## Work instructions:
Return each line of the data below unchanged, please.

START Available data

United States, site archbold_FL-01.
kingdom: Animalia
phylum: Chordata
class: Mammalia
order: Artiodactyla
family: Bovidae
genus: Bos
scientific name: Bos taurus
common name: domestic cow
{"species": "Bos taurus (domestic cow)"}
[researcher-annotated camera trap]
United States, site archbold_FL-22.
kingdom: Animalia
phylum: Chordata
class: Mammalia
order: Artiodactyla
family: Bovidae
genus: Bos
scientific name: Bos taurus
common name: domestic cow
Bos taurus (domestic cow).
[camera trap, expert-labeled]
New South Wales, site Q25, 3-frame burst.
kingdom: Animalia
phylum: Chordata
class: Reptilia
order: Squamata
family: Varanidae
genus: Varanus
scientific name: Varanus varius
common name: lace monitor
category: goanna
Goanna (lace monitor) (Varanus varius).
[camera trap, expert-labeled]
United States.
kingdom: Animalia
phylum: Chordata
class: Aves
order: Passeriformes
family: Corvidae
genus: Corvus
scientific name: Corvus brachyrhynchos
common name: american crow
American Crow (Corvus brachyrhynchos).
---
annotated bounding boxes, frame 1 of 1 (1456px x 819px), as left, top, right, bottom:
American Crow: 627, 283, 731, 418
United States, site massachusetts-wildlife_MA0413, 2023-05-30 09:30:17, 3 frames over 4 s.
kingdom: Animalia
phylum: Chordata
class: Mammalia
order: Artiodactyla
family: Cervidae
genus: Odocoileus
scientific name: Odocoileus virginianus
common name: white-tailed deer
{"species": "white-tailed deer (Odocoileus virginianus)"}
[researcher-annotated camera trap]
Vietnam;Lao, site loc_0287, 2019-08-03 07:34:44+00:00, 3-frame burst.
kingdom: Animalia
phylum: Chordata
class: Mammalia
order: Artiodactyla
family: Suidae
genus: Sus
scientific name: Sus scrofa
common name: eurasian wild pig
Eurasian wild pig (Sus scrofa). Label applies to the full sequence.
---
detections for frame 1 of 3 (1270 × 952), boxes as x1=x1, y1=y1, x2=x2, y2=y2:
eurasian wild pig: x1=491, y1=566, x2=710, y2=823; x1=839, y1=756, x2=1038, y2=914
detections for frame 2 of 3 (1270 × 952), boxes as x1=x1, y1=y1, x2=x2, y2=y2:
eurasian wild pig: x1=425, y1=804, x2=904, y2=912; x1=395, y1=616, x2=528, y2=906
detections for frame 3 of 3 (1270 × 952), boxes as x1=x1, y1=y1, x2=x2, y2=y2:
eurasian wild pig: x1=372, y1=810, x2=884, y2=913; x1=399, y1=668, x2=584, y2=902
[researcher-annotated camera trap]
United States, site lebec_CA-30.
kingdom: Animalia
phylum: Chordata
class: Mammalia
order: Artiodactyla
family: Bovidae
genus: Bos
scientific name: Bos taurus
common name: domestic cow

END Available data

## Output of the exercise:
United States, site archbold_FL-01.
kingdom: Animalia
phylum: Chordata
class: Mammalia
order: Artiodactyla
family: Bovidae
genus: Bos
scientific name: Bos taurus
common name: domestic cow
{"species": "Bos taurus (domestic cow)"}
[researcher-annotated camera trap]
United States, site archbold_FL-22.
kingdom: Animalia
phylum: Chordata
class: Mammalia
order: Artiodactyla
family: Bovidae
genus: Bos
scientific name: Bos taurus
common name: domestic cow
Bos taurus (domestic cow).
[camera trap, expert-labeled]
New South Wales, site Q25, 3-frame burst.
kingdom: Animalia
phylum: Chordata
class: Reptilia
order: Squamata
family: Varanidae
genus: Varanus
scientific name: Varanus varius
common name: lace monitor
category: goanna
Goanna (lace monitor) (Varanus varius).
[camera trap, expert-labeled]
United States.
kingdom: Animalia
phylum: Chordata
class: Aves
order: Passeriformes
family: Corvidae
genus: Corvus
scientific name: Corvus brachyrhynchos
common name: american crow
American Crow (Corvus brachyrhynchos).
---
annotated bounding boxes, frame 1 of 1 (1456px x 819px), as left, top, right, bottom:
American Crow: 627, 283, 731, 418
United States, site massachusetts-wildlife_MA0413, 2023-05-30 09:30:17, 3 frames over 4 s.
kingdom: Animalia
phylum: Chordata
class: Mammalia
order: Artiodactyla
family: Cervidae
genus: Odocoileus
scientific name: Odocoileus virginianus
common name: white-tailed deer
{"species": "white-tailed deer (Odocoileus virginianus)"}
[researcher-annotated camera trap]
Vietnam;Lao, site loc_0287, 2019-08-03 07:34:44+00:00, 3-frame burst.
kingdom: Animalia
phylum: Chordata
class: Mammalia
order: Artiodactyla
family: Suidae
genus: Sus
scientific name: Sus scrofa
common name: eurasian wild pig
Eurasian wild pig (Sus scrofa). Label applies to the full sequence.
---
detections for frame 1 of 3 (1270 × 952), boxes as x1=x1, y1=y1, x2=x2, y2=y2:
eurasian wild pig: x1=491, y1=566, x2=710, y2=823; x1=839, y1=756, x2=1038, y2=914
detections for frame 2 of 3 (1270 × 952), boxes as x1=x1, y1=y1, x2=x2, y2=y2:
eurasian wild pig: x1=425, y1=804, x2=904, y2=912; x1=395, y1=616, x2=528, y2=906
detections for frame 3 of 3 (1270 × 952), boxes as x1=x1, y1=y1, x2=x2, y2=y2:
eurasian wild pig: x1=372, y1=810, x2=884, y2=913; x1=399, y1=668, x2=584, y2=902
[researcher-annotated camera trap]
United States, site lebec_CA-30.
kingdom: Animalia
phylum: Chordata
class: Mammalia
order: Artiodactyla
family: Bovidae
genus: Bos
scientific name: Bos taurus
common name: domestic cow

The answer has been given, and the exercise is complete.